Rhizobium (Sinorhizobium) meliloti phn genes:: Characterization and identification of their protein products

In Escherichia coli, the phn operon encodes proteins responsible for the uptake and breakdown of phosphonates. The C-P (carbon-phosphorus) lyase enzyme encoded by this operon which catalyzes the cleavage of C-P bonds in phosphonates has been recalcitrant to biochemical characterization. To advance the understanding of this enzyme, we have cloned DNA from Rhizobium (Sinorhizobium) meliloti that contains homologues of the E. coli phnG, -H, -I, -J, and -K genes.
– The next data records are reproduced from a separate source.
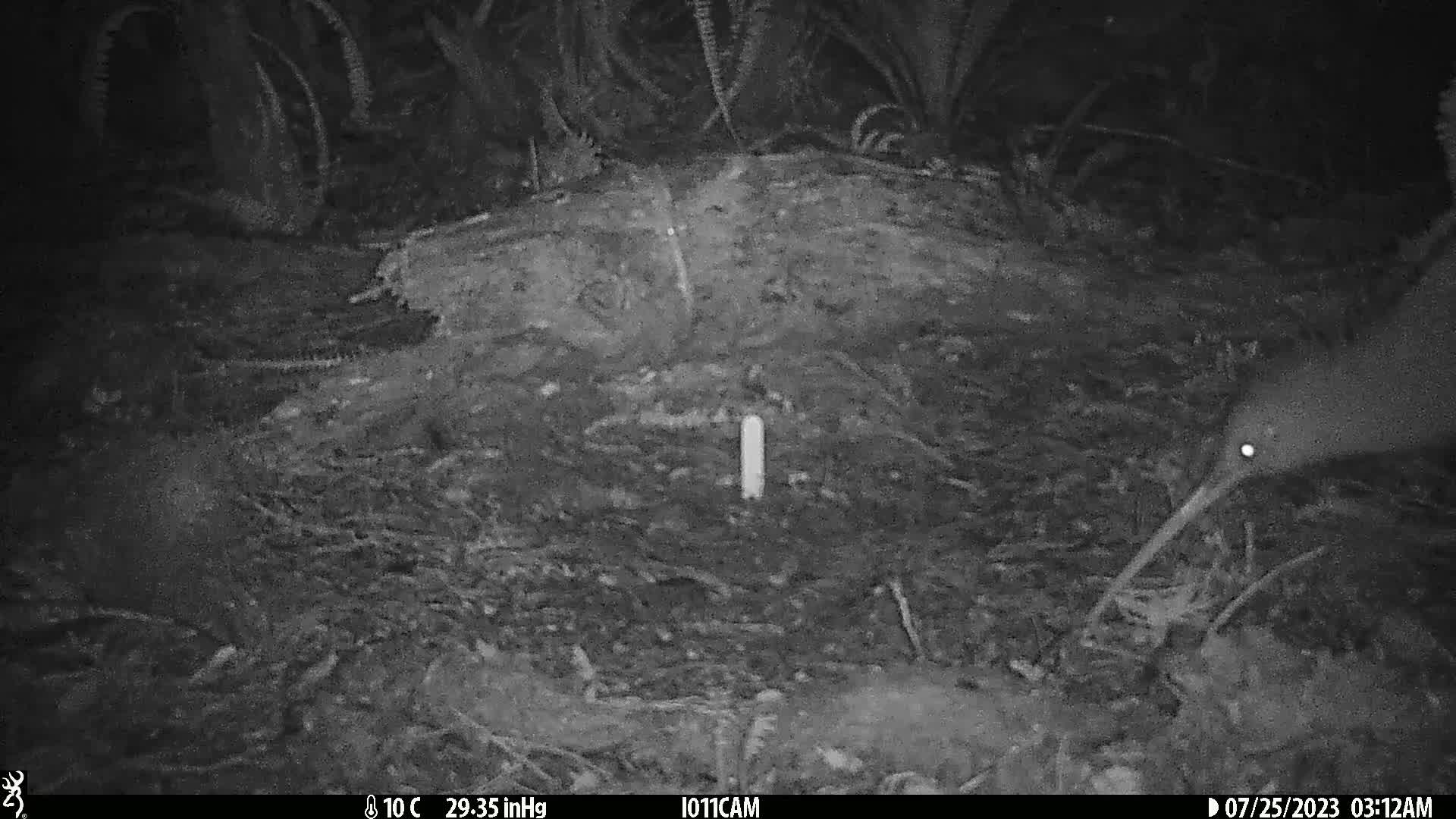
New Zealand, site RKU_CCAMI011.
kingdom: Animalia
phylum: Chordata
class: Aves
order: Apterygiformes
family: Apterygidae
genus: Apteryx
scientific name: Apteryx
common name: kiwi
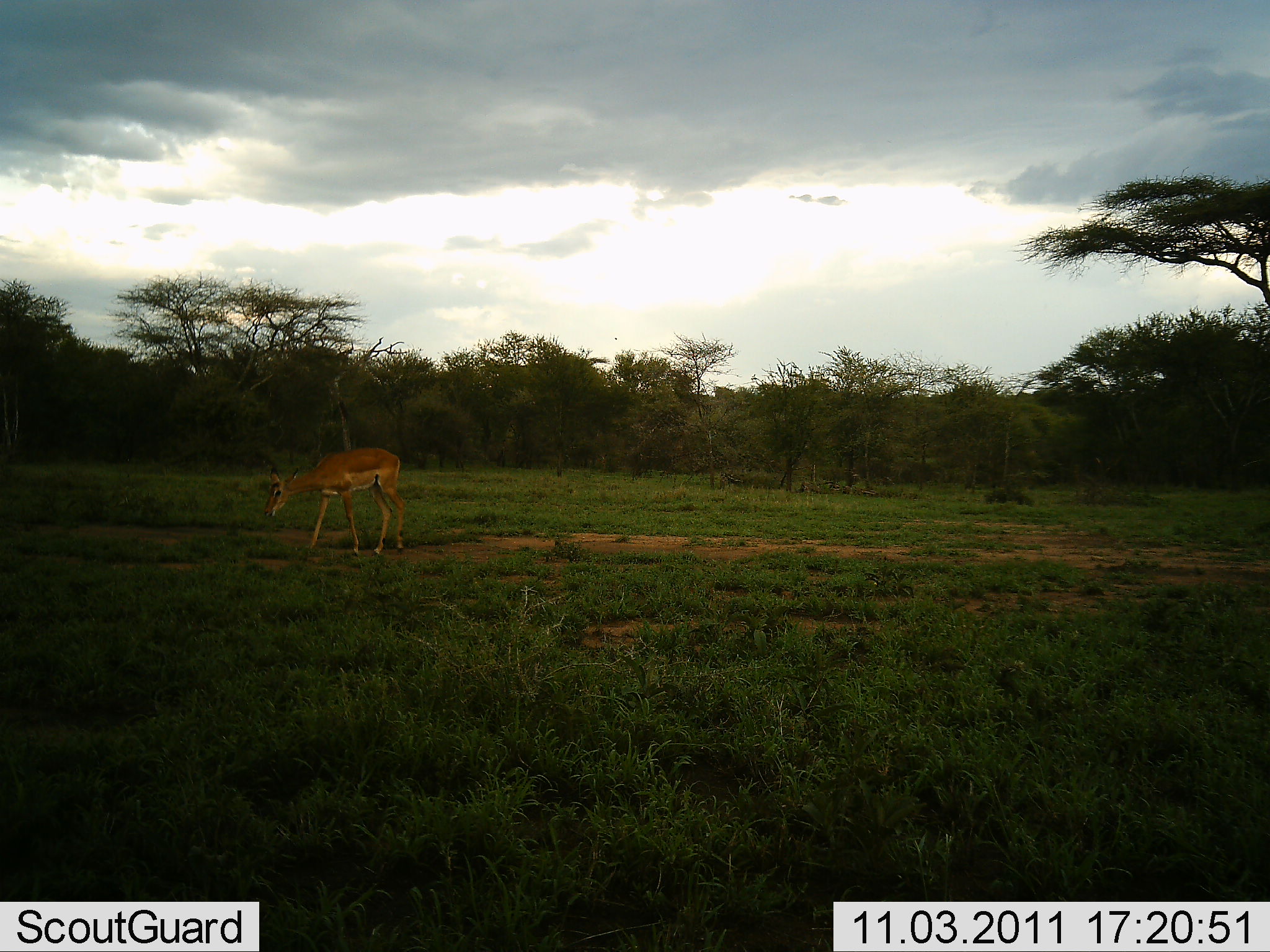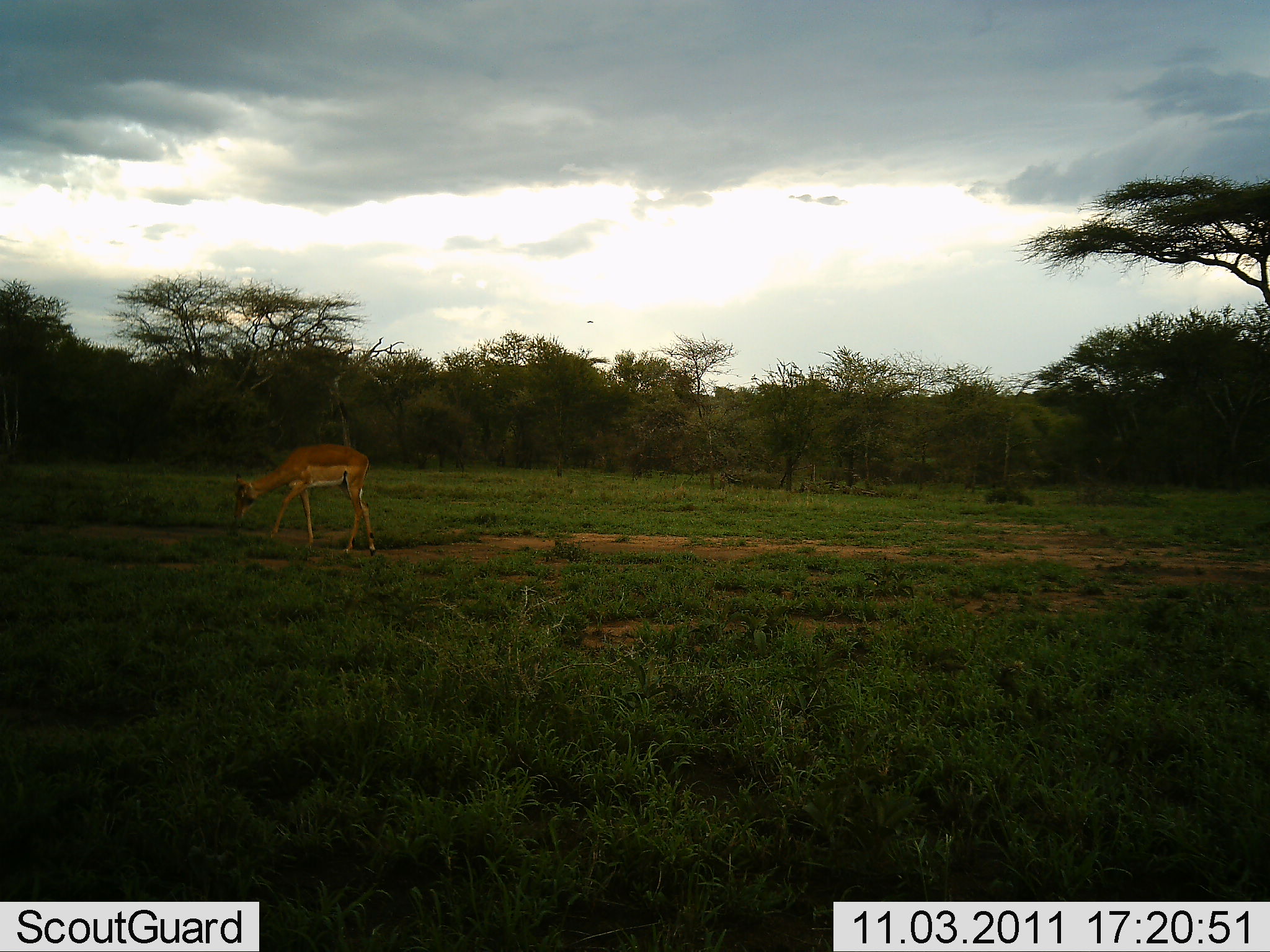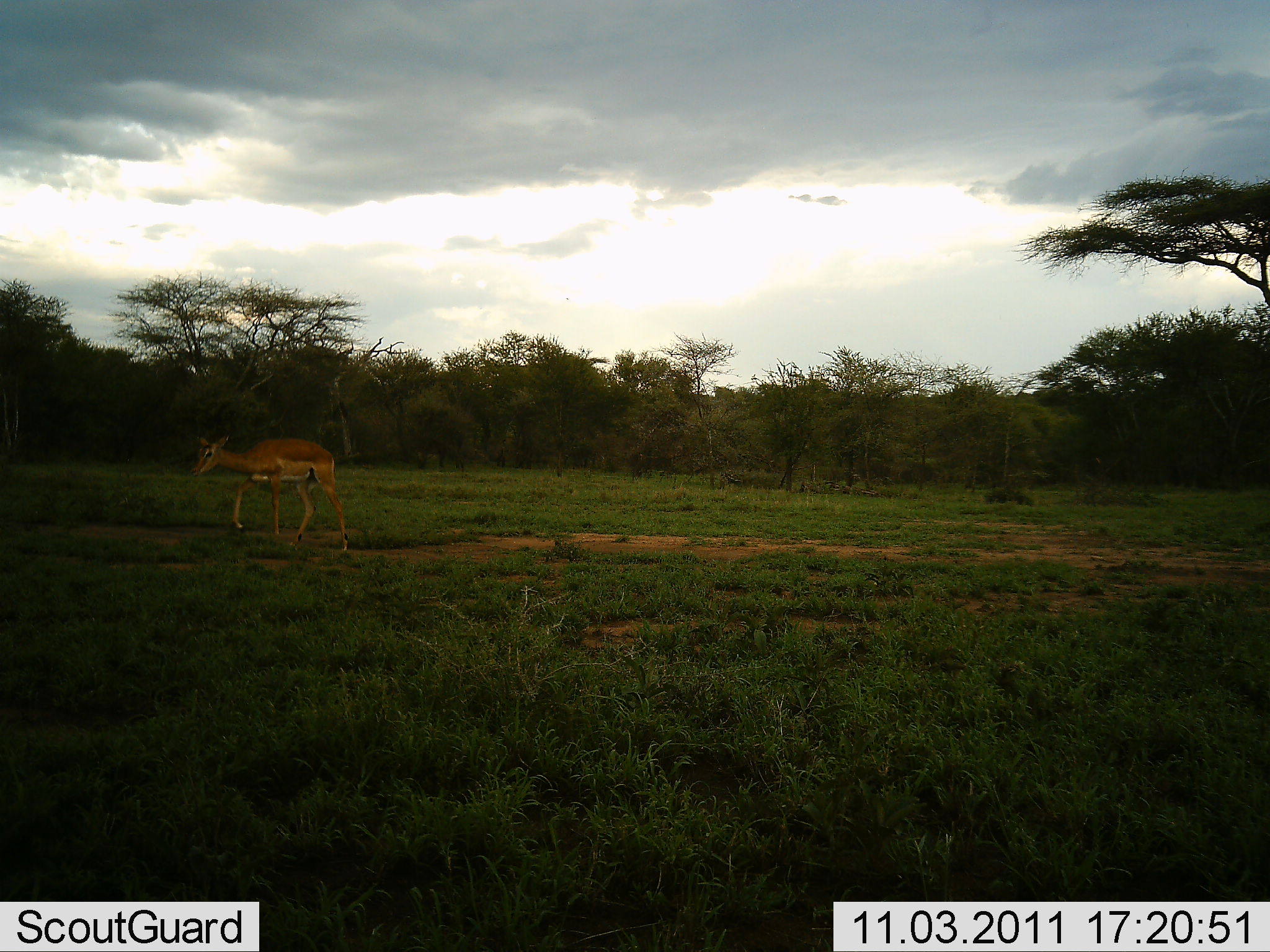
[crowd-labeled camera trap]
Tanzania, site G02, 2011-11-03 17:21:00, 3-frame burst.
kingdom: Animalia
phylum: Chordata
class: Mammalia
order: Artiodactyla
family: Bovidae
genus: Aepyceros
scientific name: Aepyceros melampus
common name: impala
Impala (Aepyceros melampus), count 1. Behavior (volunteer vote fractions): standing 0%, resting 0%, moving 100%, interacting 0%. Young present (vote fraction): 0%. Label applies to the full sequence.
We demonstrated by insertional mutagenesis that the operon from which this DNA is derived encodes the R. meliloti C-P lyase. Furthermore, the phenotype of this phn mutant shows that the C-P lyase has a broad substrate specificity and that the organism has another enzyme that degrades aminoethylphosphonate. A comparison of the R, meliloti and E, coli phn genes and their predicted products gave new information about C-P lyase. The putative R, meliloti PhnG, PhnH, and PhnK proteins were overexpressed and used to make polyclonal antibodies. Proteins of the correct molecular weight that react with these antibodies are expressed by R. meliloti grown with phosphonates as sole phosphorus sources. This is the first in vivo demonstration of the existence of these hitherto hypothetical Phn proteins.